One consequence is that in cutting back on fats, we are now eating a lot more carbohydrates — at least 25% more since the early 1970s. Consumption of saturated fat, meanwhile, has dropped by 11%, according to the best available government data. Translation: Instead of meat, eggs and cheese, we’re eating more pasta, grains, fruit and starchy vegetables such as potatoes. Even seemingly healthy low-fat foods, such as yogurt, are stealth carb-delivery systems, since removing the fat often requires the addition of fillers to make up for lost texture — and these are usually carbohydrate-based. The problem is that carbohydrates break down into glucose, which causes the body to release insulin — a hormone that is fantastically efficient at storing fat. Meanwhile, fructose, the main sugar in fruit, causes the liver to generate triglycerides and other lipids in the blood that are altogether bad news. Excessive carbohydrates lead not only to obesity but also, over time, to Type 2 diabetes and, very likely, heart disease…
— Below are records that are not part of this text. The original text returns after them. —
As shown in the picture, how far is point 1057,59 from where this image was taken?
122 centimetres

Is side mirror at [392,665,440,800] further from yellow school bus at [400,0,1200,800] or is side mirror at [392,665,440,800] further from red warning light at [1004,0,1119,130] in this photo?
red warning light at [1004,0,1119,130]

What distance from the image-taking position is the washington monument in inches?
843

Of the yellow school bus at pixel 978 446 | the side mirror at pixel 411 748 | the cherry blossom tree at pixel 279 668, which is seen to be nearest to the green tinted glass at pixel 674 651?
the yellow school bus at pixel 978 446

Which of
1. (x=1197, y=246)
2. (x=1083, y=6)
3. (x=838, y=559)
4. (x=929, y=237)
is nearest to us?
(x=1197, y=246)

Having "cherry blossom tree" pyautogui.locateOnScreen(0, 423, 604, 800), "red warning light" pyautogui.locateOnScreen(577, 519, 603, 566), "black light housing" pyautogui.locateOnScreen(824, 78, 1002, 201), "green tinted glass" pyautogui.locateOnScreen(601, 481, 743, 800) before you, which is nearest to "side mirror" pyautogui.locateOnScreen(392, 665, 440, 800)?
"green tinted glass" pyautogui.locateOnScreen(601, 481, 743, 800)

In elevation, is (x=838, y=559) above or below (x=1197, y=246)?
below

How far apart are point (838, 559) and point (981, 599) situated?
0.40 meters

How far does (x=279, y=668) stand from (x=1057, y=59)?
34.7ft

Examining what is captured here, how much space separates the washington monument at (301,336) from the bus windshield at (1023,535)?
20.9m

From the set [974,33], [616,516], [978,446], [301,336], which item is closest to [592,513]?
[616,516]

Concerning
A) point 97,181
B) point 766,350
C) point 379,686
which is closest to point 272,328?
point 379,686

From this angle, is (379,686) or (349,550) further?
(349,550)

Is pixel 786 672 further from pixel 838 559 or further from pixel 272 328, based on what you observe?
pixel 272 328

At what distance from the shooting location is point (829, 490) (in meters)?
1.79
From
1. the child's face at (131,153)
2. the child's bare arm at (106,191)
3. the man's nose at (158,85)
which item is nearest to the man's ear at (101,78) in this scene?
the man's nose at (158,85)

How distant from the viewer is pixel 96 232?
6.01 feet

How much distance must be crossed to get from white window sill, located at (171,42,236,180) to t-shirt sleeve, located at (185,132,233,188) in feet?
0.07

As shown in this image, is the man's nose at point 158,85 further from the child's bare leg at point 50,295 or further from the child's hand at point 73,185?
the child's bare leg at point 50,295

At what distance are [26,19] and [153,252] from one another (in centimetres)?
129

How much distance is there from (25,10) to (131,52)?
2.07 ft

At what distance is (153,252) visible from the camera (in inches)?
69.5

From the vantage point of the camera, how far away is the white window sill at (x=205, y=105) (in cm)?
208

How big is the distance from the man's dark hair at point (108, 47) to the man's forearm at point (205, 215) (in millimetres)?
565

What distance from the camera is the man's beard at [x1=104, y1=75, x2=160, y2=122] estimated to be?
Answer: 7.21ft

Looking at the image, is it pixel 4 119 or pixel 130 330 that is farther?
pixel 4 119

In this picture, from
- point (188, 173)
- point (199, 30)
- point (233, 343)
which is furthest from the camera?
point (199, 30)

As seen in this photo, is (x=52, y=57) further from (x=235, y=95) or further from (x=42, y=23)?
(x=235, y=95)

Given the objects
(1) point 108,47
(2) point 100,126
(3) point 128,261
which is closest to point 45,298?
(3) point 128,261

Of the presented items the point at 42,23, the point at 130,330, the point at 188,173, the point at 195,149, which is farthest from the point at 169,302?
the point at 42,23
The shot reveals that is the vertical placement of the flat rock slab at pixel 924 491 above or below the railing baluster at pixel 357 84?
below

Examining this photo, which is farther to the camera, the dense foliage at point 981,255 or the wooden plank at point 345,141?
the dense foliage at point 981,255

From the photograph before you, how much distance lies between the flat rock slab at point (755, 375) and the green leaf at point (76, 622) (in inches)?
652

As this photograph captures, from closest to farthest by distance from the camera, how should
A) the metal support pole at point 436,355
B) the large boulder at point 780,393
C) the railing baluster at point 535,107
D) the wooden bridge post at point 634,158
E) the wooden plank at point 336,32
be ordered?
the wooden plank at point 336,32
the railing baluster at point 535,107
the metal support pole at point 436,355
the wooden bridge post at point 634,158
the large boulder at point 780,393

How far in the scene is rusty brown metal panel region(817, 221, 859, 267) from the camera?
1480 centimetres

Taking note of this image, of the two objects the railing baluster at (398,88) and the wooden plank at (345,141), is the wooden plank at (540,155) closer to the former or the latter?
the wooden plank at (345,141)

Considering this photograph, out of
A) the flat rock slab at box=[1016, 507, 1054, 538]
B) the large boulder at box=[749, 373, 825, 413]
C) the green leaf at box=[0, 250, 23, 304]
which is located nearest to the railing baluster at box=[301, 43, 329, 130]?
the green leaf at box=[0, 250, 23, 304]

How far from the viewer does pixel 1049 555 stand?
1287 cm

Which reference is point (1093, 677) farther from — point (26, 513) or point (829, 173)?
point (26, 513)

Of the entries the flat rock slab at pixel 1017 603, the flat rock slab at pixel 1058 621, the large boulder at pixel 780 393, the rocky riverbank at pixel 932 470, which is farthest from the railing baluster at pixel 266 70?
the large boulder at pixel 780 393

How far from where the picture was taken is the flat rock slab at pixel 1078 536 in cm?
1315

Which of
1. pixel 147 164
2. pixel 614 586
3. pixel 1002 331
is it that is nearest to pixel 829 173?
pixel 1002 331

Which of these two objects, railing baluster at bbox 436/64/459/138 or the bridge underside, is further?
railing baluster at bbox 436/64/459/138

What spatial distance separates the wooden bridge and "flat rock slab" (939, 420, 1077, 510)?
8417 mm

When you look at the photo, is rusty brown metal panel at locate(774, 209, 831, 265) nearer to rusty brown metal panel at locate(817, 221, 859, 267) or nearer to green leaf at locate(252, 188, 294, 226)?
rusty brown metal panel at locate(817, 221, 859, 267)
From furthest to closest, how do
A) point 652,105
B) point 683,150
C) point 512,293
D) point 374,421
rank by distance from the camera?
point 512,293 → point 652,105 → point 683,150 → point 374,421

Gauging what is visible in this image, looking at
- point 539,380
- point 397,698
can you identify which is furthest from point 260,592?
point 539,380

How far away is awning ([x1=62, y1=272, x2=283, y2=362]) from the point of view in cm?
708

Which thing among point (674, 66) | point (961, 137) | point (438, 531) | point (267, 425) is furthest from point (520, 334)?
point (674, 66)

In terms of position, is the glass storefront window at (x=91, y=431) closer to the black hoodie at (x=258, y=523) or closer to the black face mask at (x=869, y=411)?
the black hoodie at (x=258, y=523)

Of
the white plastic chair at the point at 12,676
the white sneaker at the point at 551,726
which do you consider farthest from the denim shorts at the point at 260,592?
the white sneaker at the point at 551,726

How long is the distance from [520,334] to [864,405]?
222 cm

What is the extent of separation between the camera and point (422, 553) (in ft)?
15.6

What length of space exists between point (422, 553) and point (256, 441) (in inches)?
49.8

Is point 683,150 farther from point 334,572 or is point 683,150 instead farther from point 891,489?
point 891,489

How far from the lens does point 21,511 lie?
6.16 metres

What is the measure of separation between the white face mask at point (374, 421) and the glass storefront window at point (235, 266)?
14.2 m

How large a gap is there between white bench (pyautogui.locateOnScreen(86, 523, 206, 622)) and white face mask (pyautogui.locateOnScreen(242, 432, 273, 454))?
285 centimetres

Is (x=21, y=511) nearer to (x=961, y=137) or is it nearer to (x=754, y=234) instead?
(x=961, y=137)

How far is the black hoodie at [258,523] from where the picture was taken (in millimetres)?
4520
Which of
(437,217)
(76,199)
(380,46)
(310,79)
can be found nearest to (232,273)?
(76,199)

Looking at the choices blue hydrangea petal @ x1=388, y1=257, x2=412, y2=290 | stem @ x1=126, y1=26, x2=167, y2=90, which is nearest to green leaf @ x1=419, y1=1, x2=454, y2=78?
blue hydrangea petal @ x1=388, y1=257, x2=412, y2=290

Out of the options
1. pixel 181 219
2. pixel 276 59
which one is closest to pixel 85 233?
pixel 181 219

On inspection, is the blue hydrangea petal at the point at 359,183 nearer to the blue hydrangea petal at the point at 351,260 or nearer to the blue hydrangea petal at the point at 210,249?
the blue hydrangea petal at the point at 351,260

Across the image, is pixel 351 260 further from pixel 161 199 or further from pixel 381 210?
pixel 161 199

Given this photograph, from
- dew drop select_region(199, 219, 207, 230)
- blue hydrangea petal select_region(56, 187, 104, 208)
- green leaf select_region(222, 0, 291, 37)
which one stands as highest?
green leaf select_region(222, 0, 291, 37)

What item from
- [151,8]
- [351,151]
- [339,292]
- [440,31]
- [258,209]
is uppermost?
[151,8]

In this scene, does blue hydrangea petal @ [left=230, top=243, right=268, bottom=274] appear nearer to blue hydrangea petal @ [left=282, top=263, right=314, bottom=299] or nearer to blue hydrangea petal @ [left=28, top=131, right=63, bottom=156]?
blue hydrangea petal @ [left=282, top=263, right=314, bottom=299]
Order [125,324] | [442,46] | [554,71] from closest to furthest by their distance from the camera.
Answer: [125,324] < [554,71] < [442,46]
The second big unintended consequence of our shift away from animal fats is that we’re now consuming more vegetable oils. Butter and lard had long been staples of the American pantry until Crisco, introduced in 1911, became the first vegetable-based fat to win wide acceptance in U.S. kitchens. Then came margarines made from vegetable oil and then just plain vegetable oil in bottles… After the AHA advised the public to eat less saturated fat and switch to vegetable oils for a “healthy heart” in 1961, Americans changed their diets. Now these oils represent 7% to 8% of all calories in our diet, up from nearly zero in 1900, the biggest increase in consumption of any type of food over the past century.
This shift seemed like a good idea at the time, but it brought many potential health problems in its wake. In those early clinical trials, people on diets high in vegetable oil were found to suffer higher rates not only of cancer but also of gallstones… We’ve also known since the 1940s that when heated, vegetable oils create oxidation products that, in experiments on animals, lead to cirrhosis of the liver and early death. For these reasons, some midcentury chemists warned against the consumption of these oils, but their concerns were allayed by a chemical fix: Oils could be rendered more stable through a process called hydrogenation, which used a catalyst to turn them from oils into solids. From the 1950s on, these hardened oils became the backbone of the entire food industry, used in cakes, cookies, chips, breads, frostings, fillings, and frozen and fried food. Unfortunately, hydrogenation also produced trans fats, which since the 1970s have been suspected of interfering with basic cellular functioning and were recently condemned by the Food and Drug Administration for their ability to raise our levels of “bad” LDL cholesterol.